Tiffany's Falls Despite Surging China
As China rises and its appetite for luxury grows, jewelry heavyweight Tiffany's (NYSE: TIF) is seen by many as a derivative play on the Chinese economy. Yet, after the New York-based company's latest earnings report, traders may want to rethink such a play.
According to economic data released overnight, Chinese exports grew over 14 percent in December, blowing away expectations for a 5 percent jump. The Chinese ETF iShares FTSE China 25 Index Fund (NYSEArca: FXI) rallied 1 percent on Thursday.
With this in mind, one would expect Tiffany's to have had an excellent holiday season, given the brand's popularity among Chinese consumers. Yet, just the opposite happened, with Tiffany's reporting lackluster results for the two month period ending December 31.
While worldwide net sales increased 4 percent, comparable store sales remained unchanged from 2011. Asia-Pacific sales were up 13 percent, but failed to boost the company's holiday sales to the desired level.
Due to the lower-than-expected sales figures, Chairman and CEO Michael J. Kowalski stated: "Holiday period sales growth was at the low-end of our expectations, and we now expect that net earnings for the year ending January 31st will be at the lower-end of the forecast that we issued on November 29th of $3.20 - $3.40 per diluted share."

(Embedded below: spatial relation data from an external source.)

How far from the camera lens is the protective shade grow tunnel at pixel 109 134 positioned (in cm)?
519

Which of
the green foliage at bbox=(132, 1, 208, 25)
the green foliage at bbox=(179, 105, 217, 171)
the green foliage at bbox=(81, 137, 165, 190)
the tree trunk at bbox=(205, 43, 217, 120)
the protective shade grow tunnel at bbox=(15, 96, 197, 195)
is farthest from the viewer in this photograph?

Kowalski goes on to state, “…management is planning sales growth conservatively for 2013 and at this point expects net earnings growth of 6% - 9%.” Due to Tiffany's lackluster report, the company has traded down as much as 8 percent on Thursday. While that's important in itself, the real takeaway here may be the glaring disconnect between the jeweler's performance and the Chinese economy.
Brian Sozzi, Chief Equities Analyst for NBG notes, “Tiffany's challenges are more fundamental than global cyclical, ranging from too aggressive a store push (occupancy costs high) to shifts in what consumers favor with $500 in their hands (iPads; and since they favor iPads, that means Tiffany's lucrative margin products, silver, are less of an offset to still strong sales of engagement jewelry, etc.).”
In other words, Chinese consumers play a weaker role in the success of Tiffany's than many think.
As of this writing, Tiffany's is down around 3.5 percent, indicating that the worst may have come in the early hours of trading. Regardless of how the stock performs in the coming days and weeks, look for traders to become increasingly skeptical of the relationship between the Chinese marketplace and shares of Tiffany's.